Westerstede/Bad Zwischenahn - „Glück entsteht durch Überraschung. Wenn wir etwas mehr erfahren, als eigentlich erwartet“, erklärt Dr. Christian Figge. Er ist Direktor der Karl-Jaspers-Klinik in Bad Zwischenahn für Psychiatrie und Psychotherapie. Der Experte stellt klar: Glück ist nicht planbar. Auch nicht heute, am 20. März, dem internationalen Tag des Glücks. Grund genug also, diesem Phänomen auf die Spur zu gehen.

Je mehr der Mensch plant, desto mehr nimmt er dem Glück die Chance. Das wird deutlich im Spruch „Glück gehabt“. Aber ebenso wird immer behauptet, jeder sei für sein Glück selbst verantwortlich. Schon ein wenig irritierend, denn wenn man sich diese beiden Sätze genau anschaut, widersprechen sie sich. Was stimmt denn nun, widerfährt einem Glück oder kann man es selbst erzeugen?

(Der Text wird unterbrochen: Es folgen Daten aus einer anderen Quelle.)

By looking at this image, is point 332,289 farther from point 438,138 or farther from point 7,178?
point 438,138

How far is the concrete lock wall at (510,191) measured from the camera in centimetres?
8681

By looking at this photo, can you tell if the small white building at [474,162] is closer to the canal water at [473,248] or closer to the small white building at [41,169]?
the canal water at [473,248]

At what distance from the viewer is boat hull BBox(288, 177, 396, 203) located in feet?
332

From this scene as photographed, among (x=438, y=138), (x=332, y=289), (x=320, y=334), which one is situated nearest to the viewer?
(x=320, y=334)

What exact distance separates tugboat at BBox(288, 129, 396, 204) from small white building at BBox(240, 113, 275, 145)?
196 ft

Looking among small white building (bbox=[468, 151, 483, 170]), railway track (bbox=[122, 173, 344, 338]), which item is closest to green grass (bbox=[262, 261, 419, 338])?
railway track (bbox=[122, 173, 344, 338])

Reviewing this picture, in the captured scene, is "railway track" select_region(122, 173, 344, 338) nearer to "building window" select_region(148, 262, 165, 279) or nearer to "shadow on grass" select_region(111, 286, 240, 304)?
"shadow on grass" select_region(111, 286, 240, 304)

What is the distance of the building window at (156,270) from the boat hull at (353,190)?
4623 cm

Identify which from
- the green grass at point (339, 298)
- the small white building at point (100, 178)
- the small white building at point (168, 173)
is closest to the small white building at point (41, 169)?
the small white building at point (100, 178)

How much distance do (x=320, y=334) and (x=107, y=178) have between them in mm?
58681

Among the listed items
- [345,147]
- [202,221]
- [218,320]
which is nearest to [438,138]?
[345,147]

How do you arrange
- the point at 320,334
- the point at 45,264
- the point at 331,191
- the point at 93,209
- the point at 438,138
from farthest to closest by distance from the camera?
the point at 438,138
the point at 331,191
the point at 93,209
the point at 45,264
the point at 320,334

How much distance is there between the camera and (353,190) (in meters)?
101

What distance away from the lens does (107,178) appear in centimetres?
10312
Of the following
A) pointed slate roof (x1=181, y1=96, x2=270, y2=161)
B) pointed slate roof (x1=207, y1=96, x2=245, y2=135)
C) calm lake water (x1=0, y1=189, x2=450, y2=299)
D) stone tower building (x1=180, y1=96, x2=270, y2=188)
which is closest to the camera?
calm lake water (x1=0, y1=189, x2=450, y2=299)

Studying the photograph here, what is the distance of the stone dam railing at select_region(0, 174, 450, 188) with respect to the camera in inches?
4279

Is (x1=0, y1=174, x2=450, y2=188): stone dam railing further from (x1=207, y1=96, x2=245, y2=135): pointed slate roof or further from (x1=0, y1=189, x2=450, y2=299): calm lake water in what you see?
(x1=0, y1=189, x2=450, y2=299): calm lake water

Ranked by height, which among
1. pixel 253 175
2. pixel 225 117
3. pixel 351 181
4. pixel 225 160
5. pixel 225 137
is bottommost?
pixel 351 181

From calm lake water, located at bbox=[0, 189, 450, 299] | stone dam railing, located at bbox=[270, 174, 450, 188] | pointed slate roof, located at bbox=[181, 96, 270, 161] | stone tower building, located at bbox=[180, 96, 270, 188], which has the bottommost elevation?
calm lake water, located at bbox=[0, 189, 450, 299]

„Es gibt kein dauerhaftes Glück“, betont der Psychiater. Glück an sich, ist also nie mehr als nur ein Moment. Doch wie entsteht er?

Was macht Sie heute glücklich?

„Der Nucleus accumbens, eine Gehirnregion, ist für unser Glücksempfinden verantwortlich. Wenn man die unter Strom setzt, löst das Glücksgefühle aus.“ Soweit, so gut, aber: Mäuse, an denen das getestet wurde, starben, weil sie unentwegt auf den Knopf drückten, der sie Freude empfinden ließ. Sie aßen nicht, tranken nicht, schliefen nicht. Was sagt uns das über Glück? „Das Maß macht es zu dem, was es ist“, so Figge. Demnach sind die echten Glückstage nur echte Glückstage, gerade weil sie nicht alltäglich sind, gerade weil sie oftmals rar sind.

„Was in einem Glück auslöst, kann ganz unterschiedlich sein“, weiß der Psychiater. Im Gespräch wird deutlich: Für die einen sind es die endlich erledigten lästigen Mathehausaufgaben, für den anderen eine warme Tasse Tee – und für den nächsten materielle Dinge. Allerdings kann das schnell zur Glücksfalle werden. Wer in materiellen Besitztümern sein Glück sieht, gewöhnt sich schnell an den neuen Luxus und dann muss etwas noch teureres her – ein Teufelskreis.

Und was sind Glückskiller? „Sich selbst unter Druck zu setzen, sofort glücklich sein zu wollen“, sagt der Psychiater. Hier greift der Spruch: „Jeder ist für sein Glück selbst verantwortlich.“ Bedeutet: Jeder ist für seine Zufriedenheit selbst verantwortlich. Das ist ein Unterschied: „Zufriedenheit ist der Zustand zwischen Glück und Pech. Wenn wir das, was wir erwarten, auch erleben, dann sind wir allgemein zufrieden“, so Figge. Glück hebe sich davon ab, weil es durch die Überraschung entstehe und ja gerade nicht das sei, was wir erwarteten.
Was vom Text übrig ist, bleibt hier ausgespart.